Outro suspeito, Maicol Sales dos Santos, era vizinho de Vitória e foi identificado como dono do Toyota Corolla visto circulando nas imediações do desaparecimento da jovem. A polícia decretou sua prisão temporária por 30 dias após constatar contradições em seu depoimento. O álibi fornecido por ele também foi contestado por sua companheira, e vizinhos relataram movimentações suspeitas na noite do crime.

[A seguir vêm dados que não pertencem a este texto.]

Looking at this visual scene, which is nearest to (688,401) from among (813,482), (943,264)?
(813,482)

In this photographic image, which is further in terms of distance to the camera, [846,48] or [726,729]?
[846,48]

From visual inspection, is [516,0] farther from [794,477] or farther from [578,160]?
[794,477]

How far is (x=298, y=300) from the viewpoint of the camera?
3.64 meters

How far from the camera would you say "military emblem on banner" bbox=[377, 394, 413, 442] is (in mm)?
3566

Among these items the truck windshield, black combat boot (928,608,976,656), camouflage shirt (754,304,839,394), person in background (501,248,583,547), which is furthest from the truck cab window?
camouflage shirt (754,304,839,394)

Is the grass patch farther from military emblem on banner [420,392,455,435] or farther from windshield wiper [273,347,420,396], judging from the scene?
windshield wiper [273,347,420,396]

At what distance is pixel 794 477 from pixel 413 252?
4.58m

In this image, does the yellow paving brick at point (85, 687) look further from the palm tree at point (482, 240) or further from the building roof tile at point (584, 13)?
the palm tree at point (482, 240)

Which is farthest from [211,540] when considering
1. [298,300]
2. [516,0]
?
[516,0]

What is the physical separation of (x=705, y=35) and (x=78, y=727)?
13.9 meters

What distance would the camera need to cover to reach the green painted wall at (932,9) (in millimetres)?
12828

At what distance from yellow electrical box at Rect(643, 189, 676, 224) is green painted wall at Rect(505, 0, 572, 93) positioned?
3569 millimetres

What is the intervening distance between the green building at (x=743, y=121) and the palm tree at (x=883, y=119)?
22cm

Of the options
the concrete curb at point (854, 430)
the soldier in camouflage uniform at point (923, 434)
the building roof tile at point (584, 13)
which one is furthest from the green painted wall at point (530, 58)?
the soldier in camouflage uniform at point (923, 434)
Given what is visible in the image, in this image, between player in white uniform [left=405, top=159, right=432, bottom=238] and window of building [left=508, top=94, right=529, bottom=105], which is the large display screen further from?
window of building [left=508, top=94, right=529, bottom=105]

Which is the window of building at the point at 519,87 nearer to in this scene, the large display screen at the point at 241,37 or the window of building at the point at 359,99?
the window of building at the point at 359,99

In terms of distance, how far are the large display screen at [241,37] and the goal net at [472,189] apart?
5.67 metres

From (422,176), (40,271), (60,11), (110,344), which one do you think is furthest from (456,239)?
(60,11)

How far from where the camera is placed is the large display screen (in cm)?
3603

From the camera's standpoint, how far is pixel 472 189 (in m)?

Já Daniel Lucas Pereira, amigo de Vitória, teve seu celular apreendido, e a polícia investiga imagens captadas por ele do trajeto entre o ponto de ônibus e a casa da vítima. Essas gravações podem indicar premeditação do crime. Apesar das suspeitas, o pedido de prisão temporária de Daniel foi negado pela Justiça, sob a justificativa de que sua conexão com o caso é apenas a fotografia do veículo de Maicol.

Relembre o caso

Vitória Regina de Sousa desapareceu na noite de 26 de fevereiro, após sair do trabalho em um shopping. Momentos antes, ela enviou mensagens a uma amiga, relatando medo de estar sendo seguida por dois homens. Testemunhas também afirmaram ter visto um carro com quatro ocupantes acompanhando a jovem.

As buscas mobilizaram a cidade, com participação de policiais, familiares e voluntários. Em 5 de março, seu corpo foi encontrado em uma área de mata, com sinais de violência e em estado avançado de decomposição. Segundo peritos, a jovem teve os cabelos raspados e foi brutalmente agredida.

Justiça e comoção marcam despedida de Vitória

O velório e sepultamento de Vitória ocorreram sob forte emoção, com manifestações de amigos, familiares e moradores de Cajamar. Durante o enterro, gritos de “justiça” ecoaram entre os presentes, reforçando a esperança de que os responsáveis sejam punidos.

As investigações continuam, com a polícia analisando novos elementos para esclarecer todas as circunstâncias do crime.